▶ Task details
In the marketing excerpt, over what span of time does truly effective marketing happen?

Can a new marketing approach or website help your business? The answer is “yes”. Will it dramatically improve your business overnight, the answer is “no”.

Truly effective marketing is process that happens over years. So before you invest heavily in a new company or process; talk to some of their clients; give proper weight to the tools and the possible outcomes, make sure you are not overly enamored by the means rather than the end; and finally, exercise fiscal prudence, but not at the expense of being penny-wise and pound-foolish.

Also, keep in mind that your brand is important. You should be prepared to invest in a brand that reflects your company’s image, and one that is commensurate with the type of money you are asking your clients to spend with you. If your brand screams “free website or free logo” then that’s the kind of clients you can expect to attract.

▶ Given data
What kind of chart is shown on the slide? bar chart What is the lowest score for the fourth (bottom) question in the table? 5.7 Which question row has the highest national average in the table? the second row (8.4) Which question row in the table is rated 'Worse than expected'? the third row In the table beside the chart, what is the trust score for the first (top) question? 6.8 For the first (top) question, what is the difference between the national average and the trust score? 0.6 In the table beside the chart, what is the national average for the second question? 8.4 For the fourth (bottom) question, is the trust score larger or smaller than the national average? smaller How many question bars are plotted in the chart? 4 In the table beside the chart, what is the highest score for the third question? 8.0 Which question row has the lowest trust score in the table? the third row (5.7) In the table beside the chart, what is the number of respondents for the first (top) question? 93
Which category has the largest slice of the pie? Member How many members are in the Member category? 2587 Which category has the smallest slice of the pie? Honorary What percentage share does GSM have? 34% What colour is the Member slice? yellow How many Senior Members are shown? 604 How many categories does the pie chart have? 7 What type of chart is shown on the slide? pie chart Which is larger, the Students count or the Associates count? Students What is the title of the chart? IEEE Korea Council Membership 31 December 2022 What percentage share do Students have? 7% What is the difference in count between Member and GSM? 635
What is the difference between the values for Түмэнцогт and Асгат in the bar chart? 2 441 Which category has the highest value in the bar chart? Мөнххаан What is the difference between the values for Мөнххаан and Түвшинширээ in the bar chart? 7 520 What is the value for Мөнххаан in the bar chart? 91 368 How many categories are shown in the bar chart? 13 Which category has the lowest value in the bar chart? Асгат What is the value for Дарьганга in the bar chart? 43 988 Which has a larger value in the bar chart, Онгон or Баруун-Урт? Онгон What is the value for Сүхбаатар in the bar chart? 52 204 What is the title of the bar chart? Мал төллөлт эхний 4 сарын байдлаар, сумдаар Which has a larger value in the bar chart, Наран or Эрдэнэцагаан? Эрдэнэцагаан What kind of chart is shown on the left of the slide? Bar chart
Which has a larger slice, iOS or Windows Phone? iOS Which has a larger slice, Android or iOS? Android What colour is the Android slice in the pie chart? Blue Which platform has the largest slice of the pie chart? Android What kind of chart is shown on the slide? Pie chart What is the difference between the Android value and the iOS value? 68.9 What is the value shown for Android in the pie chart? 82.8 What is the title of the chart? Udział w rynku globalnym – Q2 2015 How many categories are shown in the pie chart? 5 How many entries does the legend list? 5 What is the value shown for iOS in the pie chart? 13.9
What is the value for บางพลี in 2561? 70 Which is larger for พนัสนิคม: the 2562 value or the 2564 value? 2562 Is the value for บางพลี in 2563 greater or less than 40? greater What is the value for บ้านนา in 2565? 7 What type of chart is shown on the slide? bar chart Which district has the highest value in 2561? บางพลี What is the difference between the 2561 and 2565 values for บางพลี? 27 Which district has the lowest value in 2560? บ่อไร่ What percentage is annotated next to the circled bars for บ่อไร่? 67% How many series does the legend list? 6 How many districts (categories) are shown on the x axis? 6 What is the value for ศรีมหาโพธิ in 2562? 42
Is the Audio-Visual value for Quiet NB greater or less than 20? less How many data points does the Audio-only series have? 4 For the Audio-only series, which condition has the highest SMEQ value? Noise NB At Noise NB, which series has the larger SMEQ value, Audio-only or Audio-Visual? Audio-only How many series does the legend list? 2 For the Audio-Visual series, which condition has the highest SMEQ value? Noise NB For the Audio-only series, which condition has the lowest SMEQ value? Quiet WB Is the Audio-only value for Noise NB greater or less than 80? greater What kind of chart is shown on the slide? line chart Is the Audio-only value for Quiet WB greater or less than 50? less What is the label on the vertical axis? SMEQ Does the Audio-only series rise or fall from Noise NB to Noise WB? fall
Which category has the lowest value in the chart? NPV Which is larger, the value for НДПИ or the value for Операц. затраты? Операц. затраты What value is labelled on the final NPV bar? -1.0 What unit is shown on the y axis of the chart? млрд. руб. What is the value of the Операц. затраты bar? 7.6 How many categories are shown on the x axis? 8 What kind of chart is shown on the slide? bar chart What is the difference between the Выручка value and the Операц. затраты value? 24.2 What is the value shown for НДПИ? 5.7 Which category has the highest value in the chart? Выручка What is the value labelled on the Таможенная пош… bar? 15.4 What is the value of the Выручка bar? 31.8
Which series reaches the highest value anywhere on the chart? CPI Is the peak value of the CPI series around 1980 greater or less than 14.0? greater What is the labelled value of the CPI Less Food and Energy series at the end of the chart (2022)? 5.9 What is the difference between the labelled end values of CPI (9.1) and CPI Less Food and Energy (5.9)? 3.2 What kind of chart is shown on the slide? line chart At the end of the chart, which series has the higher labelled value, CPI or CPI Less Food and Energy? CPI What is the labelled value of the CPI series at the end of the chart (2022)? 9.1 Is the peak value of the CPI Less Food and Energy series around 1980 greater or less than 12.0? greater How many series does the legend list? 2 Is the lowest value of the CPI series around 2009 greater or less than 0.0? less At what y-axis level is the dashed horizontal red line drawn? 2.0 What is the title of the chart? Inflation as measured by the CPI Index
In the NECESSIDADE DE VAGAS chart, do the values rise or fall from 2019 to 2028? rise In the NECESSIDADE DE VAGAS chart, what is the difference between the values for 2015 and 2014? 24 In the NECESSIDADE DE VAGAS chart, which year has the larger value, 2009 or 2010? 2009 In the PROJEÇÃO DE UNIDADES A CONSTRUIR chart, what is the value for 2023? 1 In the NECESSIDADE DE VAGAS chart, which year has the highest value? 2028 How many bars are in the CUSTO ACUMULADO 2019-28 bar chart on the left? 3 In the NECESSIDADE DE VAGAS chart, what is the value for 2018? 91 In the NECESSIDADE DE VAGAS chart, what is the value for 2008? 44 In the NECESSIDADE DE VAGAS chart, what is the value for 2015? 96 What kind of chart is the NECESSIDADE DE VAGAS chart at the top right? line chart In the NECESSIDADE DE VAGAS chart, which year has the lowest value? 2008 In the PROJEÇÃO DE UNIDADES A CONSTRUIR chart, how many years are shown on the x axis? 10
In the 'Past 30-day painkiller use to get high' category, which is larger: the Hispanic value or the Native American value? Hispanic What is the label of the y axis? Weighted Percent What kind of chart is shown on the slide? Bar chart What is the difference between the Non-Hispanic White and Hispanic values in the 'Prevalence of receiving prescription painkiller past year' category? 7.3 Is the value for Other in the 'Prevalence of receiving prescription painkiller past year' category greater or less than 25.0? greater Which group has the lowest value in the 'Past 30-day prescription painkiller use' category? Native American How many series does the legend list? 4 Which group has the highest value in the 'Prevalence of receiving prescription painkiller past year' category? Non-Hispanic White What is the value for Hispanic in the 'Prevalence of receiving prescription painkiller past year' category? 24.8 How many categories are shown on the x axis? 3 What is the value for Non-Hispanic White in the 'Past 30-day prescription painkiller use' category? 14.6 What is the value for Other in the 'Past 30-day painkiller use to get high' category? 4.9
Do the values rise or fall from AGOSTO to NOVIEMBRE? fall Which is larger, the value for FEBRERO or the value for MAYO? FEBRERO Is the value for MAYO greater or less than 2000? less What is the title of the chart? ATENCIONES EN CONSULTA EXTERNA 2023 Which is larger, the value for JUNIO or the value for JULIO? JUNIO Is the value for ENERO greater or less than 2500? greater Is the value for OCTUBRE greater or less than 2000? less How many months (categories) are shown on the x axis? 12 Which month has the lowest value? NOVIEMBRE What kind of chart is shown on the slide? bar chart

▶ Exercise output
Over years.